» Action item
Repeat the listing that follows exactly, please.

§ §

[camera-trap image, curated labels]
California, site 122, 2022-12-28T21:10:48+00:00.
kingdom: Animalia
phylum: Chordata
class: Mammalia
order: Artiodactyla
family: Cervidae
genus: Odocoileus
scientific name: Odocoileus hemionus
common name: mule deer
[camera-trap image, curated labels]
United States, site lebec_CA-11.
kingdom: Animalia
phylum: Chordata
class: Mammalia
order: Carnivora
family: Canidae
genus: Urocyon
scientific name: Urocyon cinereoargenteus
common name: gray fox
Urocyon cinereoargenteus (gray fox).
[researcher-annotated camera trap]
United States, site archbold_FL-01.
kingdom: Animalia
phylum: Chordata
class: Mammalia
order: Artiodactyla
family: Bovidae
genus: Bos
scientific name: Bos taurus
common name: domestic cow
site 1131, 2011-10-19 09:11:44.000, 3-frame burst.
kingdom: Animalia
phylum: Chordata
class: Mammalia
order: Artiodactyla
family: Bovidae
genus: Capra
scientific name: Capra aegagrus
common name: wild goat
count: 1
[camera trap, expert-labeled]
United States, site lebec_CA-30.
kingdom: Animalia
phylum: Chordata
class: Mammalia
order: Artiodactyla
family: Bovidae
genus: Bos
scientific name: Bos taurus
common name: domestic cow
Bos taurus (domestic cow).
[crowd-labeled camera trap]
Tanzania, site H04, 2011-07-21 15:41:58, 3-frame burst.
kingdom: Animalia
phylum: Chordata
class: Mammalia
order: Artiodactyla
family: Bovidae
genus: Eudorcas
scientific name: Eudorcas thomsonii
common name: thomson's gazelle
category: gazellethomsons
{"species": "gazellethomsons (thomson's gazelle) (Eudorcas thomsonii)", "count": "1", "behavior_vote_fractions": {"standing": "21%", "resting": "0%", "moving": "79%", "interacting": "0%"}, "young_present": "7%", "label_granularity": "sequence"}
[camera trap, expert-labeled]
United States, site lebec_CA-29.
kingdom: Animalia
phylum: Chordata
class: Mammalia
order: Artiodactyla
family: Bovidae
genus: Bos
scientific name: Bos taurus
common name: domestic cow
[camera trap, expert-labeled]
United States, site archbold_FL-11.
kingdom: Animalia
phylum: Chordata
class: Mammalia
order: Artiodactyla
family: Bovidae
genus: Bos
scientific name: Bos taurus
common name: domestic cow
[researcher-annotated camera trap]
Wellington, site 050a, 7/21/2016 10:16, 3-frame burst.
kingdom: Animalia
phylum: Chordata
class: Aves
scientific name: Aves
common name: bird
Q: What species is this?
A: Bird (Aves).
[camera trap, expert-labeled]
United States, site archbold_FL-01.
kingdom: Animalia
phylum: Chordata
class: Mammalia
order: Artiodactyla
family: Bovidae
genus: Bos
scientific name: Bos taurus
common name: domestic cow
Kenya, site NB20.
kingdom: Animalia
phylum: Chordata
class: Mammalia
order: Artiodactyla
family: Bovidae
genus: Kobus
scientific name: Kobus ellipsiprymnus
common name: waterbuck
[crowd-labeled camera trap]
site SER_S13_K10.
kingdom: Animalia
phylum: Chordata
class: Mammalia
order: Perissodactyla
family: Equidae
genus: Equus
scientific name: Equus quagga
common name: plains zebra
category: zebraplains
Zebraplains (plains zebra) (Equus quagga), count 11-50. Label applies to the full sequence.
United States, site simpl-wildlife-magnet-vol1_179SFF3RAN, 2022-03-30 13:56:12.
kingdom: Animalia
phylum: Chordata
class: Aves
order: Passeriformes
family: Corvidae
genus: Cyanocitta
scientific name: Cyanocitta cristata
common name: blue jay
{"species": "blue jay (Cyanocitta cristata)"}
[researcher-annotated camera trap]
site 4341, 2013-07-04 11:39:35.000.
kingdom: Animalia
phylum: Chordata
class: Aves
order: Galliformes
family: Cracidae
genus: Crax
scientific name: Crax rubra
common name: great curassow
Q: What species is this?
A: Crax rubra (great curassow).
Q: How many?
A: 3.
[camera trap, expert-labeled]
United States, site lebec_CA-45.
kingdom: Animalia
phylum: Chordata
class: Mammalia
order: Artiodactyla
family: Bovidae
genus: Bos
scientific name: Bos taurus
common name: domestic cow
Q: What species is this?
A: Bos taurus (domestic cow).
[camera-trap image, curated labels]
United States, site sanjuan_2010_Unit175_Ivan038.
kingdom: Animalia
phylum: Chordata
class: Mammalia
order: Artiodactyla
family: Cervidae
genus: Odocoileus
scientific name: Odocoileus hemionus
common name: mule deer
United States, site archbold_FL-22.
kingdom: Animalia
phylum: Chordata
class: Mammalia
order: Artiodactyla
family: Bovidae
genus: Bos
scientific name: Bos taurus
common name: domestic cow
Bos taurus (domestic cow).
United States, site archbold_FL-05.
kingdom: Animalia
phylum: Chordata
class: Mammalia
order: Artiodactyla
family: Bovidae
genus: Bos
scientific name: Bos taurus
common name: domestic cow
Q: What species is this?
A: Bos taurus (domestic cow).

§ §

» Solution to this problem
[camera-trap image, curated labels]
California, site 122, 2022-12-28T21:10:48+00:00.
kingdom: Animalia
phylum: Chordata
class: Mammalia
order: Artiodactyla
family: Cervidae
genus: Odocoileus
scientific name: Odocoileus hemionus
common name: mule deer
[camera-trap image, curated labels]
United States, site lebec_CA-11.
kingdom: Animalia
phylum: Chordata
class: Mammalia
order: Carnivora
family: Canidae
genus: Urocyon
scientific name: Urocyon cinereoargenteus
common name: gray fox
Urocyon cinereoargenteus (gray fox).
[researcher-annotated camera trap]
United States, site archbold_FL-01.
kingdom: Animalia
phylum: Chordata
class: Mammalia
order: Artiodactyla
family: Bovidae
genus: Bos
scientific name: Bos taurus
common name: domestic cow
site 1131, 2011-10-19 09:11:44.000, 3-frame burst.
kingdom: Animalia
phylum: Chordata
class: Mammalia
order: Artiodactyla
family: Bovidae
genus: Capra
scientific name: Capra aegagrus
common name: wild goat
count: 1
[camera trap, expert-labeled]
United States, site lebec_CA-30.
kingdom: Animalia
phylum: Chordata
class: Mammalia
order: Artiodactyla
family: Bovidae
genus: Bos
scientific name: Bos taurus
common name: domestic cow
Bos taurus (domestic cow).
[crowd-labeled camera trap]
Tanzania, site H04, 2011-07-21 15:41:58, 3-frame burst.
kingdom: Animalia
phylum: Chordata
class: Mammalia
order: Artiodactyla
family: Bovidae
genus: Eudorcas
scientific name: Eudorcas thomsonii
common name: thomson's gazelle
category: gazellethomsons
{"species": "gazellethomsons (thomson's gazelle) (Eudorcas thomsonii)", "count": "1", "behavior_vote_fractions": {"standing": "21%", "resting": "0%", "moving": "79%", "interacting": "0%"}, "young_present": "7%", "label_granularity": "sequence"}
[camera trap, expert-labeled]
United States, site lebec_CA-29.
kingdom: Animalia
phylum: Chordata
class: Mammalia
order: Artiodactyla
family: Bovidae
genus: Bos
scientific name: Bos taurus
common name: domestic cow
[camera trap, expert-labeled]
United States, site archbold_FL-11.
kingdom: Animalia
phylum: Chordata
class: Mammalia
order: Artiodactyla
family: Bovidae
genus: Bos
scientific name: Bos taurus
common name: domestic cow
[researcher-annotated camera trap]
Wellington, site 050a, 7/21/2016 10:16, 3-frame burst.
kingdom: Animalia
phylum: Chordata
class: Aves
scientific name: Aves
common name: bird
Q: What species is this?
A: Bird (Aves).
[camera trap, expert-labeled]
United States, site archbold_FL-01.
kingdom: Animalia
phylum: Chordata
class: Mammalia
order: Artiodactyla
family: Bovidae
genus: Bos
scientific name: Bos taurus
common name: domestic cow
Kenya, site NB20.
kingdom: Animalia
phylum: Chordata
class: Mammalia
order: Artiodactyla
family: Bovidae
genus: Kobus
scientific name: Kobus ellipsiprymnus
common name: waterbuck
[crowd-labeled camera trap]
site SER_S13_K10.
kingdom: Animalia
phylum: Chordata
class: Mammalia
order: Perissodactyla
family: Equidae
genus: Equus
scientific name: Equus quagga
common name: plains zebra
category: zebraplains
Zebraplains (plains zebra) (Equus quagga), count 11-50. Label applies to the full sequence.
United States, site simpl-wildlife-magnet-vol1_179SFF3RAN, 2022-03-30 13:56:12.
kingdom: Animalia
phylum: Chordata
class: Aves
order: Passeriformes
family: Corvidae
genus: Cyanocitta
scientific name: Cyanocitta cristata
common name: blue jay
{"species": "blue jay (Cyanocitta cristata)"}
[researcher-annotated camera trap]
site 4341, 2013-07-04 11:39:35.000.
kingdom: Animalia
phylum: Chordata
class: Aves
order: Galliformes
family: Cracidae
genus: Crax
scientific name: Crax rubra
common name: great curassow
Q: What species is this?
A: Crax rubra (great curassow).
Q: How many?
A: 3.
[camera trap, expert-labeled]
United States, site lebec_CA-45.
kingdom: Animalia
phylum: Chordata
class: Mammalia
order: Artiodactyla
family: Bovidae
genus: Bos
scientific name: Bos taurus
common name: domestic cow
Q: What species is this?
A: Bos taurus (domestic cow).
[camera-trap image, curated labels]
United States, site sanjuan_2010_Unit175_Ivan038.
kingdom: Animalia
phylum: Chordata
class: Mammalia
order: Artiodactyla
family: Cervidae
genus: Odocoileus
scientific name: Odocoileus hemionus
common name: mule deer
United States, site archbold_FL-22.
kingdom: Animalia
phylum: Chordata
class: Mammalia
order: Artiodactyla
family: Bovidae
genus: Bos
scientific name: Bos taurus
common name: domestic cow
Bos taurus (domestic cow).
United States, site archbold_FL-05.
kingdom: Animalia
phylum: Chordata
class: Mammalia
order: Artiodactyla
family: Bovidae
genus: Bos
scientific name: Bos taurus
common name: domestic cow
Q: What species is this?
A: Bos taurus (domestic cow).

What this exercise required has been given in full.